Snippet: "It is working," Art Spinella, president of CNW Marketing Research in Bandon, Ore., said in an interview earlier this month. "It's absolutely essential that they keep it up. We're seeing it on the floor traffic."

According to the consumer Web site Edmunds.com, which collects data from auto dealers across the country, there are positive, measurable signs... The most recent data show:

• Among domestic automakers, GM is now offering the lowest incentives, an average of $2,638 per vehicle.

• GM is turning over its cars and trucks faster than any other domestic automaker. A new GM car or truck is only in inventory for about 63 days before being sold, compared with 70 at Ford Motor Co. and 82 at Chrysler Group. Most automakers aim for 60 days or less, a number that shows the automaker is being efficient and producing about as many vehicles as the market wants. Toyota Motor Corp.'s days-to-turn is 30 days. But GM is showing improvement from its 76 days-to-turn a vehicle last year.
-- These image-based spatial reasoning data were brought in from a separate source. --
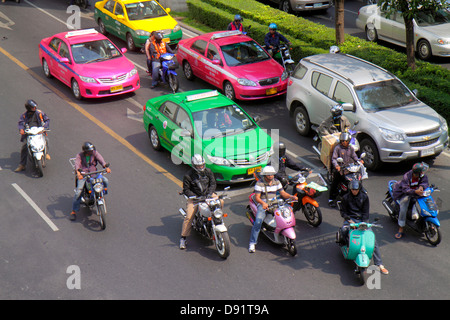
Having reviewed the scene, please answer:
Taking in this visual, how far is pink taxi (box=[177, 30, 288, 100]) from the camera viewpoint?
1772cm

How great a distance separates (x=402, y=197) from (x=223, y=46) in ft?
29.0

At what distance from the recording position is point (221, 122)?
14.3 metres

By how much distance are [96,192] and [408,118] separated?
7274mm

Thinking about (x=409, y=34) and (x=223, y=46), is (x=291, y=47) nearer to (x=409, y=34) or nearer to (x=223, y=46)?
(x=223, y=46)

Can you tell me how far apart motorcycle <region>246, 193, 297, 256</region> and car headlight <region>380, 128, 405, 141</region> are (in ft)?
11.7

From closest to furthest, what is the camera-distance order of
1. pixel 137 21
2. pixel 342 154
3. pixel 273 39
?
pixel 342 154
pixel 273 39
pixel 137 21

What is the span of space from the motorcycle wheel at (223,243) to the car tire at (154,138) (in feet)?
16.0

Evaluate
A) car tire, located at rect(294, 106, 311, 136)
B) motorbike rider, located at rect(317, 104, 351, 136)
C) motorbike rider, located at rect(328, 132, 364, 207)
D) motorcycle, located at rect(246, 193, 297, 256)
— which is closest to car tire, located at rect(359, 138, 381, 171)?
motorbike rider, located at rect(317, 104, 351, 136)

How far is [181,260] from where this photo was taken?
1116 cm

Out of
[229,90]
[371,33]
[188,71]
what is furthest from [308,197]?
[371,33]

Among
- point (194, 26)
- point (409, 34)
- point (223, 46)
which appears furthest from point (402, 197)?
point (194, 26)

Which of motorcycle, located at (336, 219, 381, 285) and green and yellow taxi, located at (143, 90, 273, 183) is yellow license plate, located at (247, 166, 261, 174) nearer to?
green and yellow taxi, located at (143, 90, 273, 183)

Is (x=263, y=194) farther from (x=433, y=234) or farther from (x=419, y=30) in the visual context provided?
(x=419, y=30)

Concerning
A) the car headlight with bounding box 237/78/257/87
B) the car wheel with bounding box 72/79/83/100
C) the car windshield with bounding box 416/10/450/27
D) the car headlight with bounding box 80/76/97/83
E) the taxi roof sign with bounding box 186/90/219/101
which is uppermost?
the car windshield with bounding box 416/10/450/27
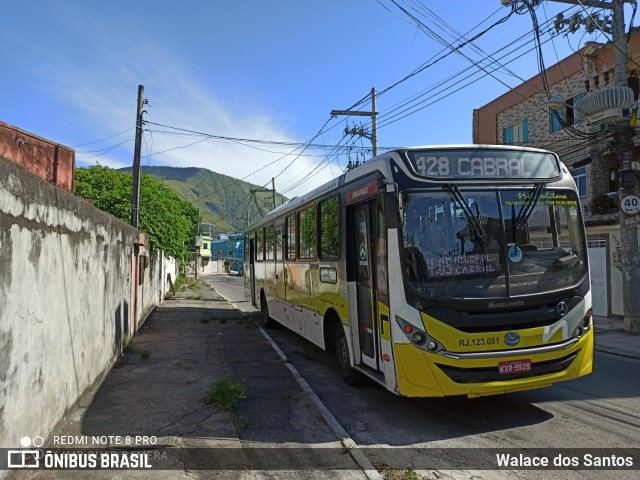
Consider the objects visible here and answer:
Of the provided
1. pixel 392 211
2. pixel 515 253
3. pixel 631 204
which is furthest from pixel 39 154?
pixel 631 204

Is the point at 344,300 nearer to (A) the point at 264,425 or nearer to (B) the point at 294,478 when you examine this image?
(A) the point at 264,425

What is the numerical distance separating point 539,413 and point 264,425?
330cm

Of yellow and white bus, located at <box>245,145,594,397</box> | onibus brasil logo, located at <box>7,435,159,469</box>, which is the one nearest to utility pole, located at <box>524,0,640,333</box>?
yellow and white bus, located at <box>245,145,594,397</box>

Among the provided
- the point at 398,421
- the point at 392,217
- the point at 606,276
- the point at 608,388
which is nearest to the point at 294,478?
the point at 398,421

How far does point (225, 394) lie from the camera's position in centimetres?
590

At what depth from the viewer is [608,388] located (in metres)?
6.84

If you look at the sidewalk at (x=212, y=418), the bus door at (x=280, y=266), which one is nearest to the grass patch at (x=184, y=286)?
the bus door at (x=280, y=266)

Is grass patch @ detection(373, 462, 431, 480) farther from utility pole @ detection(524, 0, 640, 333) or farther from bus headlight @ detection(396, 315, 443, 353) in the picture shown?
utility pole @ detection(524, 0, 640, 333)

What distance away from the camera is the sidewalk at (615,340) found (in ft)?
32.1

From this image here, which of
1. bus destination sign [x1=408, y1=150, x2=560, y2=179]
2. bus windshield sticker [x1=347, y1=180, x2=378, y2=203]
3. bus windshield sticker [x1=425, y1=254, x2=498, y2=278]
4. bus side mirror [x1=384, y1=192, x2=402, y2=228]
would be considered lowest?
bus windshield sticker [x1=425, y1=254, x2=498, y2=278]

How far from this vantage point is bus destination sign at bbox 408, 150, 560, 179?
536cm

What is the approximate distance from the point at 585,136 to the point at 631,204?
14.3 ft

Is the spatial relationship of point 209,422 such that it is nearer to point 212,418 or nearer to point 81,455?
point 212,418

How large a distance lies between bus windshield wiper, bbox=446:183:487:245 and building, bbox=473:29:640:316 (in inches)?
359
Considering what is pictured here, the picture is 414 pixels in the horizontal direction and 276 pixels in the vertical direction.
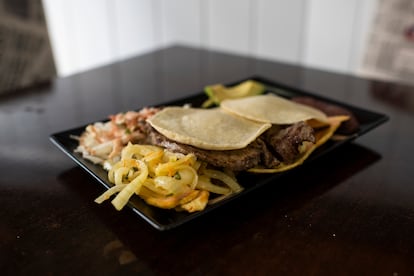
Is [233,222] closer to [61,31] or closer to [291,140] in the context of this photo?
[291,140]

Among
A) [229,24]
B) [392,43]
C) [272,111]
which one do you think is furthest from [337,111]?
[229,24]

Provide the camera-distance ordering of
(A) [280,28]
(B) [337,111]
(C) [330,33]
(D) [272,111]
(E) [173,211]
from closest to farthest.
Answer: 1. (E) [173,211]
2. (D) [272,111]
3. (B) [337,111]
4. (C) [330,33]
5. (A) [280,28]

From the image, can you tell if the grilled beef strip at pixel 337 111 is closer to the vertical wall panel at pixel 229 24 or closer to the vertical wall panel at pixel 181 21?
the vertical wall panel at pixel 229 24

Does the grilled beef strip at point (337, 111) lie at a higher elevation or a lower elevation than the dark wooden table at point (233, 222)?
higher

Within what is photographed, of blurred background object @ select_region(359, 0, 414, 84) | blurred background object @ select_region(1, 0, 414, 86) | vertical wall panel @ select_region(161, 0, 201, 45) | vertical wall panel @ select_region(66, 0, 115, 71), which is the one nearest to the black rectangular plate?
blurred background object @ select_region(1, 0, 414, 86)

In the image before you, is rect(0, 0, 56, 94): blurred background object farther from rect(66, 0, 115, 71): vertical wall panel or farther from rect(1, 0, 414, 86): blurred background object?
rect(66, 0, 115, 71): vertical wall panel

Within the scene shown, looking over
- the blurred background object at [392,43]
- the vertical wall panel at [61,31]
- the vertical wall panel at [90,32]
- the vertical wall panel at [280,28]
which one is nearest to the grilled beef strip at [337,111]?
the blurred background object at [392,43]

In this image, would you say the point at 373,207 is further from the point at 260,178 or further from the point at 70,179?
the point at 70,179
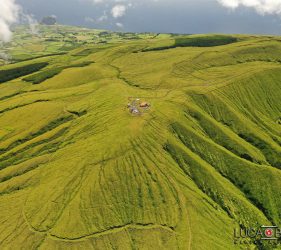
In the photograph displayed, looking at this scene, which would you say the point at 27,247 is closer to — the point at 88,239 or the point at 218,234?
the point at 88,239

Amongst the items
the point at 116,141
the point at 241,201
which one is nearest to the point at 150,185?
the point at 116,141

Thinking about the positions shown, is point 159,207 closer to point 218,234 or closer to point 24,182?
point 218,234

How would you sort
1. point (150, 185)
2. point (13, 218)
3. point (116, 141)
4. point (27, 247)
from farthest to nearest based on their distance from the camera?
point (116, 141)
point (150, 185)
point (13, 218)
point (27, 247)

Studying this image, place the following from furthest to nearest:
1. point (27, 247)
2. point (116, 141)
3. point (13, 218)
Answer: point (116, 141) → point (13, 218) → point (27, 247)

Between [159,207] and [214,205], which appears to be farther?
[214,205]

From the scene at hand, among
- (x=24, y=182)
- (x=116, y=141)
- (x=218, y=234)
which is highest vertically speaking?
(x=116, y=141)

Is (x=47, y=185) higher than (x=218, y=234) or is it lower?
higher

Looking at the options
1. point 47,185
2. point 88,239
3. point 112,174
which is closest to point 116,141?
point 112,174

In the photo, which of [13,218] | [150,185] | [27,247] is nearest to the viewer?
[27,247]

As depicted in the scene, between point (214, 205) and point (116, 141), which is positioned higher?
point (116, 141)
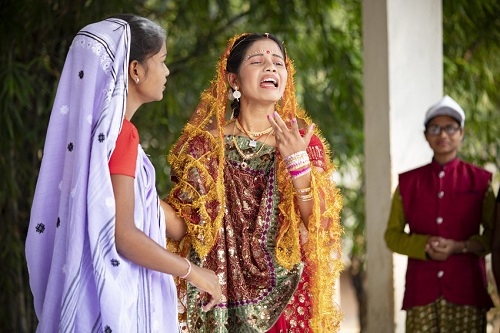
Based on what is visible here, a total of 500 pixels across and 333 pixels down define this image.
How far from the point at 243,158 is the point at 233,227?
0.28 m

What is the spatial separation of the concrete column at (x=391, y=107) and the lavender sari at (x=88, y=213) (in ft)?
8.55

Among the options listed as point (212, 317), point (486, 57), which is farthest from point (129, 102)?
point (486, 57)

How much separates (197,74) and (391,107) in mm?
1657

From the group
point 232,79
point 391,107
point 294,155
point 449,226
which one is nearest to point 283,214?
point 294,155

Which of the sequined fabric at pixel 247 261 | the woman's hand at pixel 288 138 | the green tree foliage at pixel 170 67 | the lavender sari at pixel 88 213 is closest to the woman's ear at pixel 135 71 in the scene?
the lavender sari at pixel 88 213

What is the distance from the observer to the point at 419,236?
161 inches

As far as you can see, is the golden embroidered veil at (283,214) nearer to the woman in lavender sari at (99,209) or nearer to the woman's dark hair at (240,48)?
the woman's dark hair at (240,48)

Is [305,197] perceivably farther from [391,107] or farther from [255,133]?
[391,107]

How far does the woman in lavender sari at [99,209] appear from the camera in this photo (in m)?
2.37

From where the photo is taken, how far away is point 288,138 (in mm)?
2928

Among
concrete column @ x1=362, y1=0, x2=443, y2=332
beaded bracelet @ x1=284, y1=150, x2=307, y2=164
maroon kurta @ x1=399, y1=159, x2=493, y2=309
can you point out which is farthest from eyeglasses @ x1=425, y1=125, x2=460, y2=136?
beaded bracelet @ x1=284, y1=150, x2=307, y2=164

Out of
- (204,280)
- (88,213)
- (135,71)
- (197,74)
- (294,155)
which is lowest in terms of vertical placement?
(204,280)

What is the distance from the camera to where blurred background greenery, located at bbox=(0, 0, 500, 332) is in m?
4.96

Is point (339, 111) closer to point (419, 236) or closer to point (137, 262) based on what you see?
point (419, 236)
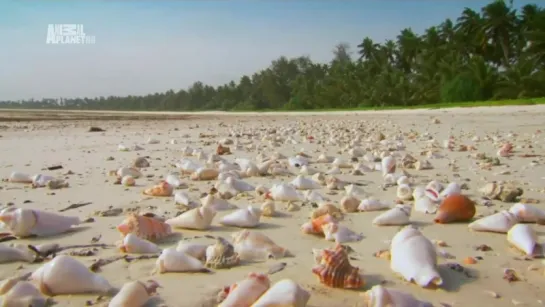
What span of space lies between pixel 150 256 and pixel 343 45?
90542 mm

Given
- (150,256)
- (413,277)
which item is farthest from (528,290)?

• GM is getting consumers to pay more for its vehicles, despite cutting prices. The automaker's net price, or the actual amount it has been able to get consumers to pay for its new cars and trucks, was up $240 in February, or 0.9%, to an average of $25,643. Neither Chrysler nor Ford was able to get consumers to pay that much for vehicles, and neither showed so strong an improvement.


1 Comments

Take it one step further, and price cars like Scion does, and I bet sales are even better.